(Stored data)

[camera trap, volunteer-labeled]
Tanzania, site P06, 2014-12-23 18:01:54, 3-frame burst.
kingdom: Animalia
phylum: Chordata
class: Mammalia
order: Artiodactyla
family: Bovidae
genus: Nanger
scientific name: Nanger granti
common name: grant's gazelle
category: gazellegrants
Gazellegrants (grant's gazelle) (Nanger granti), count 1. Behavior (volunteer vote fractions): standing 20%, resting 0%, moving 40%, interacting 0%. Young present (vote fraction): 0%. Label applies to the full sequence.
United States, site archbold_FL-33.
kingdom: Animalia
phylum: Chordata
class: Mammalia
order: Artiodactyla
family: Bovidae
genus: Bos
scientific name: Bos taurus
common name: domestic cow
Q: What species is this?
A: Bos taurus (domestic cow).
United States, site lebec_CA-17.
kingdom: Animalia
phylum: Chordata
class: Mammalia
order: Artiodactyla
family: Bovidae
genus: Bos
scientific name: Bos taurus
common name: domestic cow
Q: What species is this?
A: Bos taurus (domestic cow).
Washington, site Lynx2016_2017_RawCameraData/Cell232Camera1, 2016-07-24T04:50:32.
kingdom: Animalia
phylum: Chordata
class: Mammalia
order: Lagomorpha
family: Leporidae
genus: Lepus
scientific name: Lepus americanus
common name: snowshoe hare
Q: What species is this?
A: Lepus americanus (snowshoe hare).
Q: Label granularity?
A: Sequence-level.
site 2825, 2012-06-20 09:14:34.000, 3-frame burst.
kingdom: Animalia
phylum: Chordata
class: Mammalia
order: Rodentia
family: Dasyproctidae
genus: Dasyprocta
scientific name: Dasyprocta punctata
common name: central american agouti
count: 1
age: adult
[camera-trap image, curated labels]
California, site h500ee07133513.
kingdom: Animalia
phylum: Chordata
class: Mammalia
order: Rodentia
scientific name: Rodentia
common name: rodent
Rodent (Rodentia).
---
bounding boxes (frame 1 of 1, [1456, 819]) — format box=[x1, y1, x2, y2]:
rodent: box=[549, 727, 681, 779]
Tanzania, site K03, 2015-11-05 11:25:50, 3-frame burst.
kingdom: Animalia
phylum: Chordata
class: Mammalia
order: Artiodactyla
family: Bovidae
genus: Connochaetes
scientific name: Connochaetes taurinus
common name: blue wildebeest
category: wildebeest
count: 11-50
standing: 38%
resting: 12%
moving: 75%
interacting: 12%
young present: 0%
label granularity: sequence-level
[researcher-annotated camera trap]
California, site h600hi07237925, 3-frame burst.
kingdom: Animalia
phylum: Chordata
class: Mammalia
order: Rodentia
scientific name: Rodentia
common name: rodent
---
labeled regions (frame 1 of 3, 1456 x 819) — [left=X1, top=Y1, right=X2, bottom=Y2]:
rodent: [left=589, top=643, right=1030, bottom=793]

(End Stored data)

• **What you are asked to do**:
Your answer should be a single number: how many lines of the listing hold the string "burst".

• **Answer space**:
4